Having a tough time recognizing people behind a face mask? Facial recognition algorithms are finding it difficult too. As politicians and doctors are struggling to convince people to take the smallest of precautions against the virus by wearing a face mask, the department of homeland security is concerned that face masks are breaking facial recognition algorithms of the police. A study published by an agency showed that even the best facial recognition systems have an error rate of 5% to 50% when identifying masked faces.
The continuous threat of the coronavirus and its rapid spread around the globe has created a barrier in facial recognition’s global expansion as everyone is covering their faces. Even before the pandemic in so-called ideal conditions facial recognition technologies struggled with their accuracy and have a miserable record when identifying faces that are other than male or white. It can be said that the pandemic has given the police a brand-new crisis.
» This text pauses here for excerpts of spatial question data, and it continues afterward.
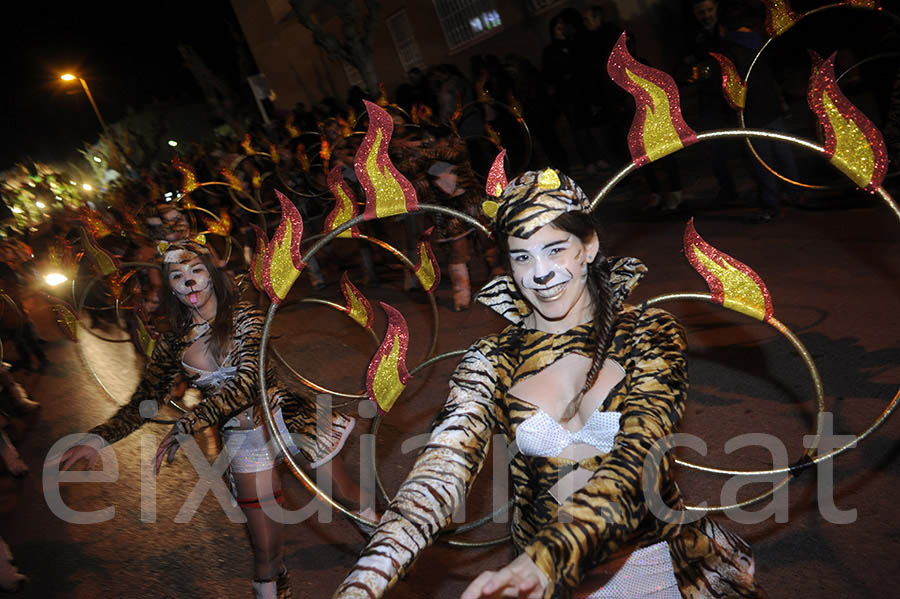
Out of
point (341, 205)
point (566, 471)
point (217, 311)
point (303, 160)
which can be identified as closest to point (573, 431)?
point (566, 471)

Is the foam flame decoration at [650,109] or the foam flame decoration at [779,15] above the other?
the foam flame decoration at [779,15]

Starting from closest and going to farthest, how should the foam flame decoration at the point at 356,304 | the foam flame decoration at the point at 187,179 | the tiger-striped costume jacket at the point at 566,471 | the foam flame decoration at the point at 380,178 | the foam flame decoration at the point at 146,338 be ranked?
the tiger-striped costume jacket at the point at 566,471, the foam flame decoration at the point at 380,178, the foam flame decoration at the point at 356,304, the foam flame decoration at the point at 146,338, the foam flame decoration at the point at 187,179

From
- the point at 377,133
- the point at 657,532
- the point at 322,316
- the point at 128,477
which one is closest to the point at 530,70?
the point at 322,316

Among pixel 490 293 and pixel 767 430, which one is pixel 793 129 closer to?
pixel 767 430

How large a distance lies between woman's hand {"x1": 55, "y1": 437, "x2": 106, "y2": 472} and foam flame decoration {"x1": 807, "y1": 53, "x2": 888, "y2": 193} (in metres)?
3.72

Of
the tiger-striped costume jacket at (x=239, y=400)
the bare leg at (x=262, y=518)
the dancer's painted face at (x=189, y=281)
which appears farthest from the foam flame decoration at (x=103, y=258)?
the bare leg at (x=262, y=518)

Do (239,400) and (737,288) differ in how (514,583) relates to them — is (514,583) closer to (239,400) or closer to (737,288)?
(737,288)

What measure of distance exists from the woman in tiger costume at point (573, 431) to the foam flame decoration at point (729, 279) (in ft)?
1.25

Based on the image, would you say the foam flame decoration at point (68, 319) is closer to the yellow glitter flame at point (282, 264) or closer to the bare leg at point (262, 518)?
the bare leg at point (262, 518)

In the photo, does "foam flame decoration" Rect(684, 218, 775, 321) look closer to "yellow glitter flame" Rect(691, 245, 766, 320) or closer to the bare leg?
"yellow glitter flame" Rect(691, 245, 766, 320)

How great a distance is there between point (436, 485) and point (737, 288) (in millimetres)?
1363

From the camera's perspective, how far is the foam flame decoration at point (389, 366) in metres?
2.61

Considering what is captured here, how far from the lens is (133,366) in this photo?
1050cm

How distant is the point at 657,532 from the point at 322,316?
8529 mm
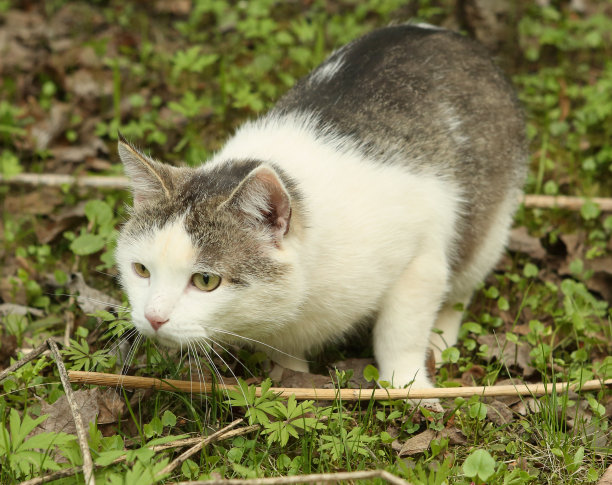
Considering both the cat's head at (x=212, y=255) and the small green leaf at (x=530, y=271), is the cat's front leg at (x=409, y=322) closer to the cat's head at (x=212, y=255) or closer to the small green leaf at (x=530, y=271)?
the cat's head at (x=212, y=255)

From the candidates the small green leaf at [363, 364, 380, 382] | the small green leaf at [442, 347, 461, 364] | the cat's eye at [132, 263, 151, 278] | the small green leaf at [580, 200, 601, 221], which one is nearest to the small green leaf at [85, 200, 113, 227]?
the cat's eye at [132, 263, 151, 278]

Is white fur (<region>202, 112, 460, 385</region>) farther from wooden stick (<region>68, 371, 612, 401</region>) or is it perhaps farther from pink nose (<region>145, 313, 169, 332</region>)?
pink nose (<region>145, 313, 169, 332</region>)

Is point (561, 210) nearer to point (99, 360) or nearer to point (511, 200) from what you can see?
point (511, 200)

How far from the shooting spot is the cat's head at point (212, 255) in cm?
287

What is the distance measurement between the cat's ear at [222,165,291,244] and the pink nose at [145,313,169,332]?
1.74 feet

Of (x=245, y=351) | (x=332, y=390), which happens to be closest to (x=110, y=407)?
(x=245, y=351)

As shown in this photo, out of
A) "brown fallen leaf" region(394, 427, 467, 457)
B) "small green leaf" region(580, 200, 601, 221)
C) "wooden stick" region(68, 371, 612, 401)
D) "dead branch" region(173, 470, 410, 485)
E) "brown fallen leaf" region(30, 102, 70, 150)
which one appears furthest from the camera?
"brown fallen leaf" region(30, 102, 70, 150)

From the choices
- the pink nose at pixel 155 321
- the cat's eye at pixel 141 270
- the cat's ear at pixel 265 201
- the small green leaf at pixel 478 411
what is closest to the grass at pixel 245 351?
the small green leaf at pixel 478 411

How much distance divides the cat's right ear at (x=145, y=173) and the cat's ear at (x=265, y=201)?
36 cm

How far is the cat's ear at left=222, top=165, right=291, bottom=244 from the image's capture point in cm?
282

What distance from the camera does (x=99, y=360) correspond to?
327 cm

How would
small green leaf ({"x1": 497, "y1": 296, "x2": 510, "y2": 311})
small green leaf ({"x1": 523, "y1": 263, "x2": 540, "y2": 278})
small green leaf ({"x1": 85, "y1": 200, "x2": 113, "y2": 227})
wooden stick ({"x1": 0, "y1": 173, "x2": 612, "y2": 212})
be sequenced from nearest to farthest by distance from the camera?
1. small green leaf ({"x1": 497, "y1": 296, "x2": 510, "y2": 311})
2. small green leaf ({"x1": 523, "y1": 263, "x2": 540, "y2": 278})
3. small green leaf ({"x1": 85, "y1": 200, "x2": 113, "y2": 227})
4. wooden stick ({"x1": 0, "y1": 173, "x2": 612, "y2": 212})

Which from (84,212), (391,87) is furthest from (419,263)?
(84,212)

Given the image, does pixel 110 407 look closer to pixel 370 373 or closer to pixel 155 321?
pixel 155 321
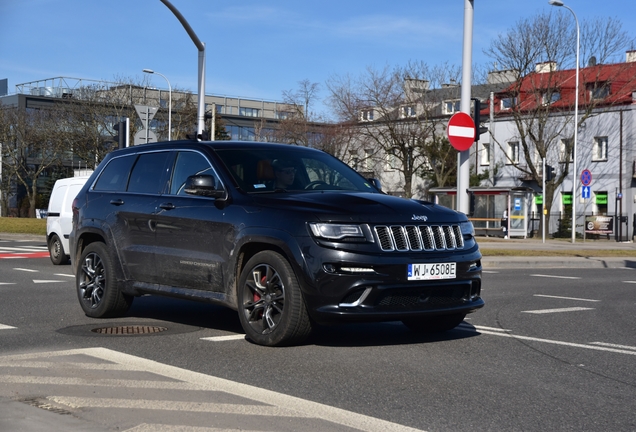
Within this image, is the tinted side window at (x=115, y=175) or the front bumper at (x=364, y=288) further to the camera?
the tinted side window at (x=115, y=175)

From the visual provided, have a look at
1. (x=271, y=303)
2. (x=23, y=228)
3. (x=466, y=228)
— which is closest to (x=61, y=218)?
(x=271, y=303)

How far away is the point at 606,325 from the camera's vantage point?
9594 mm

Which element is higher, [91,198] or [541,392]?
[91,198]

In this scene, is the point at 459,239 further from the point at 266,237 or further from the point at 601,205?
the point at 601,205

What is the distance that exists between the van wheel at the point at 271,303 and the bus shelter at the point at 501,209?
39.6m

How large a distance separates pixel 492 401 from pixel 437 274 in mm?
2027

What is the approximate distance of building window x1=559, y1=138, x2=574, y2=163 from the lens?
4906 centimetres

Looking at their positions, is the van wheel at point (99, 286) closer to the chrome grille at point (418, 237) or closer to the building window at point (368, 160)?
the chrome grille at point (418, 237)

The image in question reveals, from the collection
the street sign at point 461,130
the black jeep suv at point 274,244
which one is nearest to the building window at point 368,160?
the street sign at point 461,130

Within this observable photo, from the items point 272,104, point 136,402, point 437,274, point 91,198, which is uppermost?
point 272,104

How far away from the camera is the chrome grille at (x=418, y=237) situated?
714cm

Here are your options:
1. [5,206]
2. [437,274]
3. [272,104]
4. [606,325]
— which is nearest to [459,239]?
[437,274]

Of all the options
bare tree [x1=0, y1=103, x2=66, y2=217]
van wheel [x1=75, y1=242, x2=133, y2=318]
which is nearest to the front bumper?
van wheel [x1=75, y1=242, x2=133, y2=318]

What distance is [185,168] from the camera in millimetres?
8672
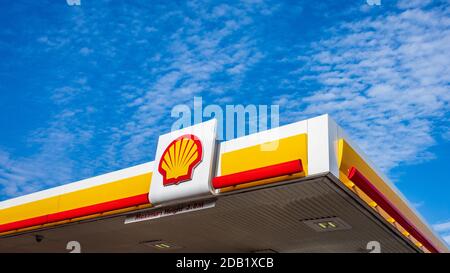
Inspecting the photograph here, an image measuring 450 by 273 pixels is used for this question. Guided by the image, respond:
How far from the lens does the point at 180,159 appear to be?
1143 cm

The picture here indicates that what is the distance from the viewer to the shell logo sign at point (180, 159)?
1098 cm

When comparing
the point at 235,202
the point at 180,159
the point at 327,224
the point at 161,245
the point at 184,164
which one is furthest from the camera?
the point at 161,245

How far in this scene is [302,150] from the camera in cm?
949

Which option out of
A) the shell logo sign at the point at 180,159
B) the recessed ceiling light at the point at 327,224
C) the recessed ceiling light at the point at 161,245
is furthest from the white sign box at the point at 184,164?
the recessed ceiling light at the point at 161,245

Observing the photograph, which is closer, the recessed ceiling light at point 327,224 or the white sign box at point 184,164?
the white sign box at point 184,164

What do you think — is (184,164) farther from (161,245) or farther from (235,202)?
(161,245)

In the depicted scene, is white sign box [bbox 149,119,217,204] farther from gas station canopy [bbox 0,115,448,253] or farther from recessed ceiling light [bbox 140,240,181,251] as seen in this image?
recessed ceiling light [bbox 140,240,181,251]

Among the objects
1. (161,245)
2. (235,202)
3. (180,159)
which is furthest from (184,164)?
(161,245)

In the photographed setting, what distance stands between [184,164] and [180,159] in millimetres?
279

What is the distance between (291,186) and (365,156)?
2.74m

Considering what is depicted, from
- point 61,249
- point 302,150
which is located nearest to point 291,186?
point 302,150

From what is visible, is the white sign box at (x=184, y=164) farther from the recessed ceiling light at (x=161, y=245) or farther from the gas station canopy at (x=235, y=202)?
the recessed ceiling light at (x=161, y=245)

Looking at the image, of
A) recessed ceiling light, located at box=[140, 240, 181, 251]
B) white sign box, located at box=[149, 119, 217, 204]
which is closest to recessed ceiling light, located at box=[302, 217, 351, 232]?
white sign box, located at box=[149, 119, 217, 204]
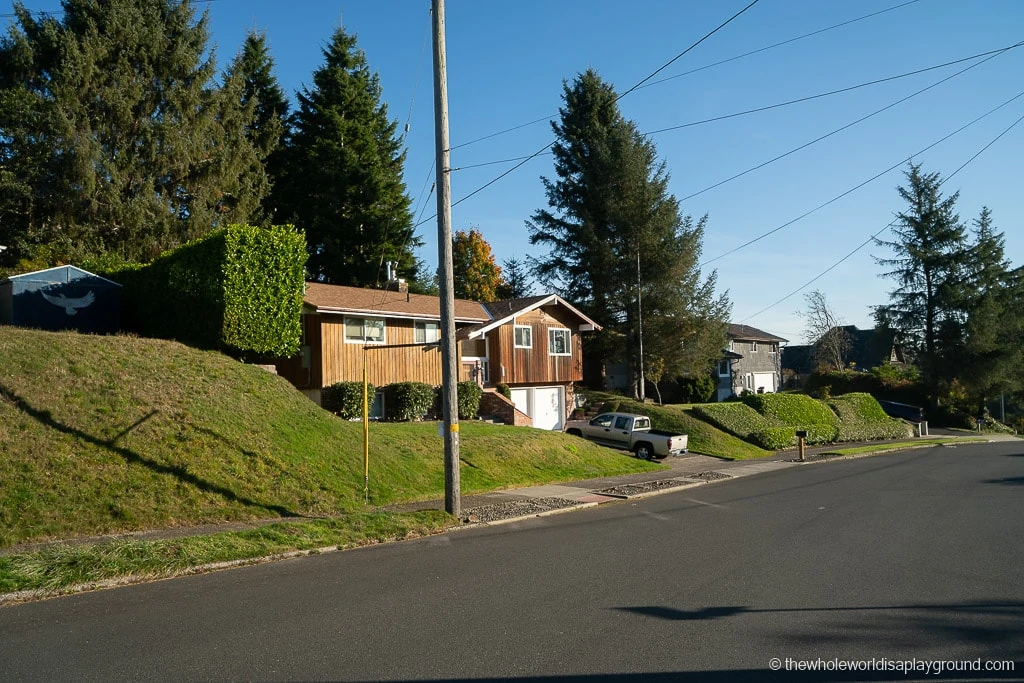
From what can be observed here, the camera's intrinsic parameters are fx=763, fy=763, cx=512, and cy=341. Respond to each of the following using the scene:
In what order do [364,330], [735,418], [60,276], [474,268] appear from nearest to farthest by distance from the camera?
[60,276], [364,330], [735,418], [474,268]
This mask problem is the reason that Apple has made it easier by enabling its users to unlock their iPhones without using Face ID. The algorithms that facial companies use rely significantly on facial markers around the nose, mouth, and eyes. However, while wearing face masks the mouth, nose, and majority of the chin and cheek are covered which makes it difficult to identify any person. The companies are now trying to upgrade their algorithms so that they can solely focus on identifiable markers around the eyes.
The study conducted by the US National Institute of Standards and Technology (NIST) examined the algorithms which were created before the coronavirus pandemic and now the researchers are assessing ways in which the effectiveness of the algorithms in detecting masked individuals can be improved.
NIST conducted a test of various software by drawing masks on the photos of people from a trove of border crossing photos. These were uploaded into facial recognition technologies together with unmasked photos from the same source. The agency scanned nearly 6 million images of 1 million people by making use of around 89 algorithms supplied by academic labs and tech firms.
NIST’s study shows that if the conditions are ideal the rate of failure is around 0.3 percent for the best recognition systems. However, this figure varies on the basis of a person’s race, age, and gender, and with a mask the failure rate increases to 5%.
Even before this pandemic governments of some countries were pursuing the technology that is capable of recognizing people trying to conceal their faces behind a mask. Face masks become a trademark for the protestors in Hong Kong because of fears of being arrested if they were identified and also to protect themselves against tear gas. Due to this the government of Hong Kong imposed a ban last year on face masks at all the public gatherings and if the protestors refused to remove the mask on police’s orders, they would have faced a potential jail term of 6 months.
Privacy Activists are looking for creative ways to conceal their faces. In London, artists who were not in favor of high surveillance, in an attempt to fail face detection systems, painted their faces with geometric shapes. Then as the covid19 outbreak came the health experts around the globe started encouraging people to wear masks covering nose and mouse.
NIST’s study shows that the way in which people wear masks and what masks they wear has a big impact on facial recognition systems. The results are unsurprising as the more facial features covered the harder it is for the system to recognize.